Thirdly, this study primarily aimed to explore the feasibility of utilizing ML methodologies to differentiate between individuals who consume MA and healthy individuals based on EEG data. To enhance the applicability of these findings as markers for detecting MA cravings, it is necessary to measure craving levels and other variables such as treatment adherence. Further research is therefore warranted. Additionally, it is possible that after a year-long period of sobriety and treatment, the MA-using group could potentially resemble the healthy control group. To obtain a more nuanced understanding of this possibility, future research should involve diverse sample groups, including untreated MA users, for instance.

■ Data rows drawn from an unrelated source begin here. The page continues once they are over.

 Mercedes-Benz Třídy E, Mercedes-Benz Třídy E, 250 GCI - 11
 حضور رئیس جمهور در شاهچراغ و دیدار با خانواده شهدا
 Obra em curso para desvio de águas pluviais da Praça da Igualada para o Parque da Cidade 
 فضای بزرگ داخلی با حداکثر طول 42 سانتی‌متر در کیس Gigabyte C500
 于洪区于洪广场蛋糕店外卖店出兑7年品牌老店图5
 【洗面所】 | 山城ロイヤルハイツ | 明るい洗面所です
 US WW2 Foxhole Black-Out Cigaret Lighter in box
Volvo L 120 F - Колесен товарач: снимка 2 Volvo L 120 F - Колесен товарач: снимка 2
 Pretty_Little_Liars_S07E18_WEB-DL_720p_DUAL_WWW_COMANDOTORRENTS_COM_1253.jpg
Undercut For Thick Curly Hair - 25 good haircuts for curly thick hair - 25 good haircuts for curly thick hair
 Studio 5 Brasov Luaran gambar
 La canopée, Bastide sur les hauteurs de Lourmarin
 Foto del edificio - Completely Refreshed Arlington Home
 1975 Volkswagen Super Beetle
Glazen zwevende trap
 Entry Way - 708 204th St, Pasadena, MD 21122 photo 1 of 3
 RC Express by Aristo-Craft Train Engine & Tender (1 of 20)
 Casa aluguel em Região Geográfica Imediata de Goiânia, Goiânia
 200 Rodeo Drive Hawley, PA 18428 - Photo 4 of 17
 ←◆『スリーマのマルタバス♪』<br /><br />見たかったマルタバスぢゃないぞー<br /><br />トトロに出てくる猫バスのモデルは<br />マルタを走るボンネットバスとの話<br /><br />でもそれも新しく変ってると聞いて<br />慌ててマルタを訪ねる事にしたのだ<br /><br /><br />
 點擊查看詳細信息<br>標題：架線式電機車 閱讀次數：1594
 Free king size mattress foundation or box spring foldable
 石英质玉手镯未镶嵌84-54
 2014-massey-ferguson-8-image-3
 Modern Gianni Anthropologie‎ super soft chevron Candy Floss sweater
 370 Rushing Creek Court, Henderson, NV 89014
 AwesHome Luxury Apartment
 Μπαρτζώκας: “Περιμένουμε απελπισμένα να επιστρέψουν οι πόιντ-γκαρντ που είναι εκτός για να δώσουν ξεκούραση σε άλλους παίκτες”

In conclusion, this study represents a pioneering attempt to apply the hctsa method combined with ML classification approaches to distinguish between healthy individuals and those with MA dependence using resting-state EEG data. The results demonstrate promising efficacy, with multiple feature combinations achieving 100% accuracy across three ML methods. The study addressed the challenge of overfitting through stratified k-fold cross-validation, ensuring independent testing datasets. Previous studies in the field have also utilized EEG methodologies to identify MA abuse, providing valuable insights into the neurophysiological consequences of substance dependence. However, there are limitations to consider, including the need for multi-centric studies with gender diversity, the inclusion of polydrug users, and comparative analyses with other substance dependencies. Future research should explore the potential of EEG patterns as markers for MA cravings, considering variables like treatment adherence and craving levels, and involve diverse sample groups to further enhance understanding.